TAREAS ESCRITAS:
**A)** Según el fragmento, ¿en qué año hizo Diego Martín Aguilera su primer vuelo?
**B)** Enumera, por favor, todas las poblaciones (ciudades o villas) que se nombran en el fragmento.
**C)** Resume el fragmento en dos oraciones.

FRAGMENTO SELECCIONADO:
######

(Miércoles 04-abril-2012)
Ignoro como ha de ser para los habituales del puente aéreo Madrid-Barcelona, acostumbrados a viajar en avión como una secuencia más de su ajetreo diario personal, pero para quien tomar un avión es algo así como casarse en segundas nupcias, la cosa tiene su intríngulis. No, no es que le acogote a uno la sensación de vértigo o la de un posible chapuzón para relacionarse con los tiburones martillo en aguas del Atlántico. La cosa tiene otros vértices menos agoreros.
Desde aquella noche de mayo del 1793 en que nuestro ilustre paisano burgalés, Diego Martín Aguilera, emprendió su primer vuelo en la peña más alta del castillo de Coruña del Conde con destino a Burgo de Osma, parece que la desbordada imaginación de niño, siempre inclinada a venerar audacias, me inclinó a pensar que como decía mi padre «en la vida, hay que probar de todo y usar de lo mejor». Así que con esta premisa, hubo una época en mi vida de adolescente en la que me atrajo «seriamente» la idea de convertirme en paracaidista. Y por lo que se ve, tampoco yo era el único soñador de la villa en que nací, porque alguno lo intentó artesanalmente con la ayuda de un paraguas familiar con fallo incluido. El resultado de su hazaña figura en la página 139 de mis Memorias que «la pléyade de mis asiduos» a este blog ya conocen.
Al grano. La primera vez que subí a un avión significó para mí una especie de «bautizo rumboso» que me entretuvo doce largas horas entre cábalas, reniegos y algún que otro sobresalto. Incluso con anécdota para el sonrojo. Porque en mi afán de ser comedido, prudente y discreto no osé moverme del atraque de mi asiento hasta que la vida orgánica, ajena a mis devaneos, me obligó a tomar la inevitable decisión. Sin embargo, ninguna de estas prudencias sirvió para pasar inadvertido porque en mi afán de no desnivelar la trayectoria del «Boing 727», caminé por el pasillo en dirección al escusado como quien pisa huevos, válgaseme la expresión, del mismo modo que lo había aprendido embarcado con mi amigo Eduardo quien, aguas abajo del Pisuerga en Valladolid, me bautizó como navegante.

######

Registros de anotación de contornos:
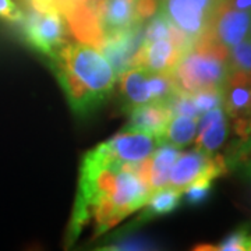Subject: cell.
Here are the masks:
<instances>
[{"mask_svg": "<svg viewBox=\"0 0 251 251\" xmlns=\"http://www.w3.org/2000/svg\"><path fill=\"white\" fill-rule=\"evenodd\" d=\"M151 193V158L120 161L105 152L99 144L82 158L67 243L72 244L78 237L92 216L98 226L97 234L106 232L143 208Z\"/></svg>", "mask_w": 251, "mask_h": 251, "instance_id": "1", "label": "cell"}, {"mask_svg": "<svg viewBox=\"0 0 251 251\" xmlns=\"http://www.w3.org/2000/svg\"><path fill=\"white\" fill-rule=\"evenodd\" d=\"M53 70L73 112H95L115 88L117 74L108 59L85 44L62 45L52 56Z\"/></svg>", "mask_w": 251, "mask_h": 251, "instance_id": "2", "label": "cell"}, {"mask_svg": "<svg viewBox=\"0 0 251 251\" xmlns=\"http://www.w3.org/2000/svg\"><path fill=\"white\" fill-rule=\"evenodd\" d=\"M229 48L204 34L179 59L171 75L177 90L194 94L202 90H224L229 74Z\"/></svg>", "mask_w": 251, "mask_h": 251, "instance_id": "3", "label": "cell"}, {"mask_svg": "<svg viewBox=\"0 0 251 251\" xmlns=\"http://www.w3.org/2000/svg\"><path fill=\"white\" fill-rule=\"evenodd\" d=\"M222 1L225 0H161V11L175 25L197 41L209 29Z\"/></svg>", "mask_w": 251, "mask_h": 251, "instance_id": "4", "label": "cell"}, {"mask_svg": "<svg viewBox=\"0 0 251 251\" xmlns=\"http://www.w3.org/2000/svg\"><path fill=\"white\" fill-rule=\"evenodd\" d=\"M21 24L28 44L42 54L52 57L63 45L64 23L60 13L54 10L38 11L32 9L25 17H23Z\"/></svg>", "mask_w": 251, "mask_h": 251, "instance_id": "5", "label": "cell"}, {"mask_svg": "<svg viewBox=\"0 0 251 251\" xmlns=\"http://www.w3.org/2000/svg\"><path fill=\"white\" fill-rule=\"evenodd\" d=\"M145 45L144 21H138L131 27L110 32L103 36L100 49L117 75H122L133 67L135 56Z\"/></svg>", "mask_w": 251, "mask_h": 251, "instance_id": "6", "label": "cell"}, {"mask_svg": "<svg viewBox=\"0 0 251 251\" xmlns=\"http://www.w3.org/2000/svg\"><path fill=\"white\" fill-rule=\"evenodd\" d=\"M250 24L251 11L234 9L230 0H225L215 11L211 27L205 34L226 48H232L247 36Z\"/></svg>", "mask_w": 251, "mask_h": 251, "instance_id": "7", "label": "cell"}, {"mask_svg": "<svg viewBox=\"0 0 251 251\" xmlns=\"http://www.w3.org/2000/svg\"><path fill=\"white\" fill-rule=\"evenodd\" d=\"M162 140L141 130H128L119 133L110 140L100 144V147L110 156L126 162H141L150 158L161 145Z\"/></svg>", "mask_w": 251, "mask_h": 251, "instance_id": "8", "label": "cell"}, {"mask_svg": "<svg viewBox=\"0 0 251 251\" xmlns=\"http://www.w3.org/2000/svg\"><path fill=\"white\" fill-rule=\"evenodd\" d=\"M88 4L98 16L103 35L141 21L137 18V0H90Z\"/></svg>", "mask_w": 251, "mask_h": 251, "instance_id": "9", "label": "cell"}, {"mask_svg": "<svg viewBox=\"0 0 251 251\" xmlns=\"http://www.w3.org/2000/svg\"><path fill=\"white\" fill-rule=\"evenodd\" d=\"M130 119L126 128L141 130L161 138L165 143V133L173 117L171 108L166 102H148L130 109Z\"/></svg>", "mask_w": 251, "mask_h": 251, "instance_id": "10", "label": "cell"}, {"mask_svg": "<svg viewBox=\"0 0 251 251\" xmlns=\"http://www.w3.org/2000/svg\"><path fill=\"white\" fill-rule=\"evenodd\" d=\"M183 54L184 52L173 45L171 39H159L145 44L141 48L135 56L133 67H144L152 73L171 74Z\"/></svg>", "mask_w": 251, "mask_h": 251, "instance_id": "11", "label": "cell"}, {"mask_svg": "<svg viewBox=\"0 0 251 251\" xmlns=\"http://www.w3.org/2000/svg\"><path fill=\"white\" fill-rule=\"evenodd\" d=\"M152 72L144 67H131L122 74L120 90L130 109L133 106L152 102L148 78Z\"/></svg>", "mask_w": 251, "mask_h": 251, "instance_id": "12", "label": "cell"}, {"mask_svg": "<svg viewBox=\"0 0 251 251\" xmlns=\"http://www.w3.org/2000/svg\"><path fill=\"white\" fill-rule=\"evenodd\" d=\"M181 196L183 190L176 187H162L155 190L151 193L147 204L143 206L144 211L138 221L145 222L156 216L171 214L180 205Z\"/></svg>", "mask_w": 251, "mask_h": 251, "instance_id": "13", "label": "cell"}, {"mask_svg": "<svg viewBox=\"0 0 251 251\" xmlns=\"http://www.w3.org/2000/svg\"><path fill=\"white\" fill-rule=\"evenodd\" d=\"M180 156V151L173 144L163 143L155 150L151 158V188L152 191L169 184L171 171Z\"/></svg>", "mask_w": 251, "mask_h": 251, "instance_id": "14", "label": "cell"}, {"mask_svg": "<svg viewBox=\"0 0 251 251\" xmlns=\"http://www.w3.org/2000/svg\"><path fill=\"white\" fill-rule=\"evenodd\" d=\"M224 110L232 119L251 116V85L225 84Z\"/></svg>", "mask_w": 251, "mask_h": 251, "instance_id": "15", "label": "cell"}, {"mask_svg": "<svg viewBox=\"0 0 251 251\" xmlns=\"http://www.w3.org/2000/svg\"><path fill=\"white\" fill-rule=\"evenodd\" d=\"M197 126L198 122L196 117L183 116V115L173 116L165 133V143L169 141L176 147H186L196 140Z\"/></svg>", "mask_w": 251, "mask_h": 251, "instance_id": "16", "label": "cell"}, {"mask_svg": "<svg viewBox=\"0 0 251 251\" xmlns=\"http://www.w3.org/2000/svg\"><path fill=\"white\" fill-rule=\"evenodd\" d=\"M227 131H229L227 117L225 116L224 119L216 120L211 126H208L204 131L198 133L196 137V145L200 150L212 153L225 143L227 137Z\"/></svg>", "mask_w": 251, "mask_h": 251, "instance_id": "17", "label": "cell"}, {"mask_svg": "<svg viewBox=\"0 0 251 251\" xmlns=\"http://www.w3.org/2000/svg\"><path fill=\"white\" fill-rule=\"evenodd\" d=\"M227 64L229 72H239L251 77V36H246L230 48Z\"/></svg>", "mask_w": 251, "mask_h": 251, "instance_id": "18", "label": "cell"}, {"mask_svg": "<svg viewBox=\"0 0 251 251\" xmlns=\"http://www.w3.org/2000/svg\"><path fill=\"white\" fill-rule=\"evenodd\" d=\"M172 27L173 23L169 17L163 11H159L145 27V44H151L159 39H171Z\"/></svg>", "mask_w": 251, "mask_h": 251, "instance_id": "19", "label": "cell"}, {"mask_svg": "<svg viewBox=\"0 0 251 251\" xmlns=\"http://www.w3.org/2000/svg\"><path fill=\"white\" fill-rule=\"evenodd\" d=\"M250 229L249 226H242L227 234L219 244L214 246L216 251H249L250 249Z\"/></svg>", "mask_w": 251, "mask_h": 251, "instance_id": "20", "label": "cell"}, {"mask_svg": "<svg viewBox=\"0 0 251 251\" xmlns=\"http://www.w3.org/2000/svg\"><path fill=\"white\" fill-rule=\"evenodd\" d=\"M212 190V180L209 179H197L188 186L183 188L184 201L188 205H198L205 202Z\"/></svg>", "mask_w": 251, "mask_h": 251, "instance_id": "21", "label": "cell"}, {"mask_svg": "<svg viewBox=\"0 0 251 251\" xmlns=\"http://www.w3.org/2000/svg\"><path fill=\"white\" fill-rule=\"evenodd\" d=\"M200 115L224 105V90H202L191 94Z\"/></svg>", "mask_w": 251, "mask_h": 251, "instance_id": "22", "label": "cell"}, {"mask_svg": "<svg viewBox=\"0 0 251 251\" xmlns=\"http://www.w3.org/2000/svg\"><path fill=\"white\" fill-rule=\"evenodd\" d=\"M148 249H151V243L148 240L135 236H128L105 247L103 250H148Z\"/></svg>", "mask_w": 251, "mask_h": 251, "instance_id": "23", "label": "cell"}, {"mask_svg": "<svg viewBox=\"0 0 251 251\" xmlns=\"http://www.w3.org/2000/svg\"><path fill=\"white\" fill-rule=\"evenodd\" d=\"M23 13L17 6L13 3V0H0V18H4L11 23H21Z\"/></svg>", "mask_w": 251, "mask_h": 251, "instance_id": "24", "label": "cell"}, {"mask_svg": "<svg viewBox=\"0 0 251 251\" xmlns=\"http://www.w3.org/2000/svg\"><path fill=\"white\" fill-rule=\"evenodd\" d=\"M230 4L234 9L251 11V0H230Z\"/></svg>", "mask_w": 251, "mask_h": 251, "instance_id": "25", "label": "cell"}, {"mask_svg": "<svg viewBox=\"0 0 251 251\" xmlns=\"http://www.w3.org/2000/svg\"><path fill=\"white\" fill-rule=\"evenodd\" d=\"M250 36H251V24H250Z\"/></svg>", "mask_w": 251, "mask_h": 251, "instance_id": "26", "label": "cell"}, {"mask_svg": "<svg viewBox=\"0 0 251 251\" xmlns=\"http://www.w3.org/2000/svg\"><path fill=\"white\" fill-rule=\"evenodd\" d=\"M250 179H251V177H250Z\"/></svg>", "mask_w": 251, "mask_h": 251, "instance_id": "27", "label": "cell"}]
</instances>
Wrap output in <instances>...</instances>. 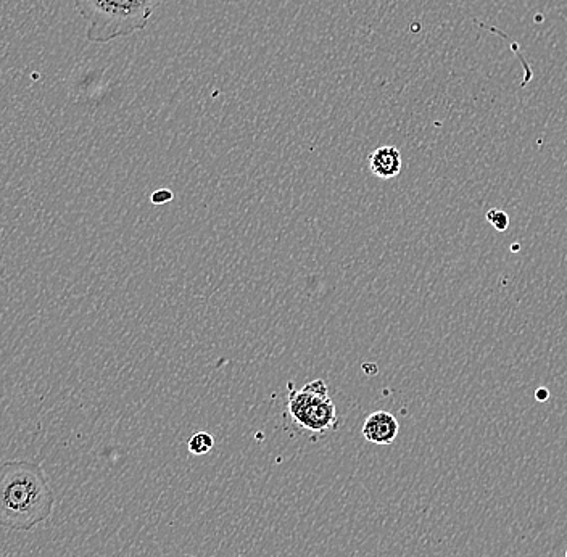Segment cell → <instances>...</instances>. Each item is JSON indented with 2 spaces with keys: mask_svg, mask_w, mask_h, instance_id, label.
I'll list each match as a JSON object with an SVG mask.
<instances>
[{
  "mask_svg": "<svg viewBox=\"0 0 567 557\" xmlns=\"http://www.w3.org/2000/svg\"><path fill=\"white\" fill-rule=\"evenodd\" d=\"M535 398H537V401H547L548 398H550V392H548V388H537V392H535Z\"/></svg>",
  "mask_w": 567,
  "mask_h": 557,
  "instance_id": "obj_9",
  "label": "cell"
},
{
  "mask_svg": "<svg viewBox=\"0 0 567 557\" xmlns=\"http://www.w3.org/2000/svg\"><path fill=\"white\" fill-rule=\"evenodd\" d=\"M54 490L39 464L12 459L0 464V529L29 532L52 516Z\"/></svg>",
  "mask_w": 567,
  "mask_h": 557,
  "instance_id": "obj_1",
  "label": "cell"
},
{
  "mask_svg": "<svg viewBox=\"0 0 567 557\" xmlns=\"http://www.w3.org/2000/svg\"><path fill=\"white\" fill-rule=\"evenodd\" d=\"M287 411L298 429L308 434H329L339 424L336 405L329 397L326 382L321 379L313 380L300 390H292Z\"/></svg>",
  "mask_w": 567,
  "mask_h": 557,
  "instance_id": "obj_3",
  "label": "cell"
},
{
  "mask_svg": "<svg viewBox=\"0 0 567 557\" xmlns=\"http://www.w3.org/2000/svg\"><path fill=\"white\" fill-rule=\"evenodd\" d=\"M564 557H567V551H566V556H564Z\"/></svg>",
  "mask_w": 567,
  "mask_h": 557,
  "instance_id": "obj_11",
  "label": "cell"
},
{
  "mask_svg": "<svg viewBox=\"0 0 567 557\" xmlns=\"http://www.w3.org/2000/svg\"><path fill=\"white\" fill-rule=\"evenodd\" d=\"M487 221L492 224L498 232H505L508 227H510V216L506 211L497 210V208H492V210L487 211Z\"/></svg>",
  "mask_w": 567,
  "mask_h": 557,
  "instance_id": "obj_7",
  "label": "cell"
},
{
  "mask_svg": "<svg viewBox=\"0 0 567 557\" xmlns=\"http://www.w3.org/2000/svg\"><path fill=\"white\" fill-rule=\"evenodd\" d=\"M363 437L369 443L379 446H389L397 440L400 424L394 414L387 411H377L371 414L363 424Z\"/></svg>",
  "mask_w": 567,
  "mask_h": 557,
  "instance_id": "obj_4",
  "label": "cell"
},
{
  "mask_svg": "<svg viewBox=\"0 0 567 557\" xmlns=\"http://www.w3.org/2000/svg\"><path fill=\"white\" fill-rule=\"evenodd\" d=\"M141 2L142 4L147 5V7H150V9L155 10L162 0H141Z\"/></svg>",
  "mask_w": 567,
  "mask_h": 557,
  "instance_id": "obj_10",
  "label": "cell"
},
{
  "mask_svg": "<svg viewBox=\"0 0 567 557\" xmlns=\"http://www.w3.org/2000/svg\"><path fill=\"white\" fill-rule=\"evenodd\" d=\"M173 197L174 194L170 189H160L152 194V197H150V202H152V205H166V203L173 200Z\"/></svg>",
  "mask_w": 567,
  "mask_h": 557,
  "instance_id": "obj_8",
  "label": "cell"
},
{
  "mask_svg": "<svg viewBox=\"0 0 567 557\" xmlns=\"http://www.w3.org/2000/svg\"><path fill=\"white\" fill-rule=\"evenodd\" d=\"M402 153L394 145H384L369 157V170L379 179H394L402 173Z\"/></svg>",
  "mask_w": 567,
  "mask_h": 557,
  "instance_id": "obj_5",
  "label": "cell"
},
{
  "mask_svg": "<svg viewBox=\"0 0 567 557\" xmlns=\"http://www.w3.org/2000/svg\"><path fill=\"white\" fill-rule=\"evenodd\" d=\"M75 9L87 21L86 38L108 44L147 28L154 10L141 0H75Z\"/></svg>",
  "mask_w": 567,
  "mask_h": 557,
  "instance_id": "obj_2",
  "label": "cell"
},
{
  "mask_svg": "<svg viewBox=\"0 0 567 557\" xmlns=\"http://www.w3.org/2000/svg\"><path fill=\"white\" fill-rule=\"evenodd\" d=\"M213 446H215V438L208 432H197L187 442L189 453L195 454V456H205L213 450Z\"/></svg>",
  "mask_w": 567,
  "mask_h": 557,
  "instance_id": "obj_6",
  "label": "cell"
},
{
  "mask_svg": "<svg viewBox=\"0 0 567 557\" xmlns=\"http://www.w3.org/2000/svg\"><path fill=\"white\" fill-rule=\"evenodd\" d=\"M186 557H189V556H186Z\"/></svg>",
  "mask_w": 567,
  "mask_h": 557,
  "instance_id": "obj_12",
  "label": "cell"
}]
</instances>
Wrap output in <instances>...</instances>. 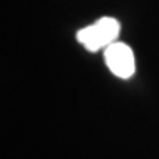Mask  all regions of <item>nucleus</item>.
<instances>
[{
	"mask_svg": "<svg viewBox=\"0 0 159 159\" xmlns=\"http://www.w3.org/2000/svg\"><path fill=\"white\" fill-rule=\"evenodd\" d=\"M119 35V22L114 18L103 16L97 19L93 25L80 30L77 33V40L84 46L87 50L97 52L108 47L116 41Z\"/></svg>",
	"mask_w": 159,
	"mask_h": 159,
	"instance_id": "f257e3e1",
	"label": "nucleus"
},
{
	"mask_svg": "<svg viewBox=\"0 0 159 159\" xmlns=\"http://www.w3.org/2000/svg\"><path fill=\"white\" fill-rule=\"evenodd\" d=\"M105 62L112 74L122 80L130 78L136 71L134 53L125 43L114 41L105 47Z\"/></svg>",
	"mask_w": 159,
	"mask_h": 159,
	"instance_id": "f03ea898",
	"label": "nucleus"
}]
</instances>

######

LAS RESPUESTAS:
**A)** En 1793, una noche de mayo.

**B)** Madrid, Barcelona, Coruña del Conde, Burgo de Osma y Valladolid.

**C)** Para quien rara vez sube a un avión, volar tiene su intríngulis, y a quien escribe, que de adolescente soñó con ser paracaidista, lo inspiró desde niño el primer vuelo de Diego Martín Aguilera en 1793. Su primer viaje en avión duró doce largas horas y le dejó una anécdota para el sonrojo: no se movió del asiento hasta que no tuvo más remedio, y luego caminó por el pasillo hacia el escusado como quien pisa huevos.